In April, I departed for Dallas as part of my book tour. “Tour” might be a bit of an exaggeration. Most of my stops were virtual, with me on the other end of a telephone line from a radio talk show host, patiently waiting through local traffic and weather reports plus the odd commercial for an area barbecue joint to make my pitch to the listeners.
But now I was boarding an actual airplane to go on a real, live television show to promote my book—Devouring Freedom! In bookstores near you! Routine travel for some, but real heady stuff for a first-time author. There was just one problem: I was sick as a dog.

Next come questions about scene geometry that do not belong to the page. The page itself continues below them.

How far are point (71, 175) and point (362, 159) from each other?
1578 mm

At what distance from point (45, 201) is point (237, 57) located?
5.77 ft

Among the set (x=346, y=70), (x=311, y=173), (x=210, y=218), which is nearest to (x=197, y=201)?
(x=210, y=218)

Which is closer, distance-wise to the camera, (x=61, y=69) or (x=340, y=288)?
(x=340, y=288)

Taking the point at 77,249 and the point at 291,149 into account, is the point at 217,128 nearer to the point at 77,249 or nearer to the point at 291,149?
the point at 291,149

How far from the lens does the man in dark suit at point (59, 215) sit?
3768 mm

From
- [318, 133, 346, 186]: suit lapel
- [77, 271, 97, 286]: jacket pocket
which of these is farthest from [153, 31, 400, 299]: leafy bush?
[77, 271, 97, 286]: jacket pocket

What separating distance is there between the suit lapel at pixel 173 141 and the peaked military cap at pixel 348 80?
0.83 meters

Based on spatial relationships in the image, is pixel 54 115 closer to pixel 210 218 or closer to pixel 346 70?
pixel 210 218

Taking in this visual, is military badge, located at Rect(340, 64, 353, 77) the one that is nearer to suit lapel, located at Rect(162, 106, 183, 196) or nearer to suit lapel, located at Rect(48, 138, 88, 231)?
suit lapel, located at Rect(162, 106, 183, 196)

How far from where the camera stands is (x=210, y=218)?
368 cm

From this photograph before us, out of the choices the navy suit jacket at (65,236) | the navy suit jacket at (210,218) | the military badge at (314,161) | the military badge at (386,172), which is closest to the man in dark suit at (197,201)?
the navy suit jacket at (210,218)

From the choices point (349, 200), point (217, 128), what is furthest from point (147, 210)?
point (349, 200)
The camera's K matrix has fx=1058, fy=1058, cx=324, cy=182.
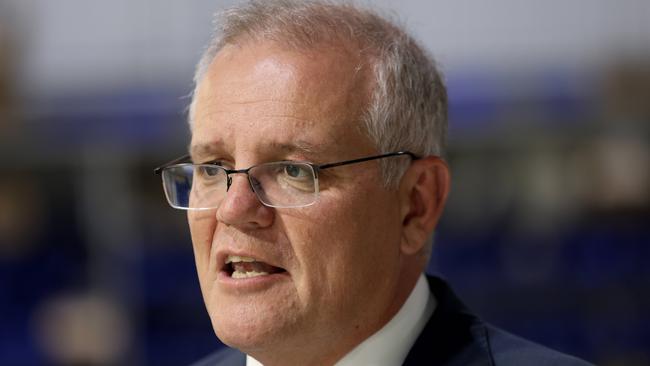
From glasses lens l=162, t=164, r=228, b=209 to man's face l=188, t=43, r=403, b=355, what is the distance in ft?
0.09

The coughing and hacking had started just two days before. Now shivering and chills were starting to set in. Add the fact that my voice was strained from talking about my book nonstop for weeks and I was getting very hoarse. I was probably too weak to make the trip and definitely in no shape to deliver a monologue about the government.
Yet what they used to say of postal delivery men is still true of authors, especially first-time ones: “Neither snow nor rain nor heat nor gloom of night stays these couriers from the swift completion of their appointed rounds.” Even if they’re just TV talk show rounds. I’d already left a bachelor party weeks before to board the 3 a.m. train to New York so my jacket cover could be flashed across the screen for five seconds. How bad could this be?
When I landed in Dallas, I sounded more like an electric pencil sharpener than a human being. When I wasn’t coughing like someone who ought to be quarantined, I was attempting to form words that were comprehensible to other people and having little success. I drank liquids that were cold. I drank liquids that were hot. It made no difference. (I later learned that lukewarm is best for the voice.)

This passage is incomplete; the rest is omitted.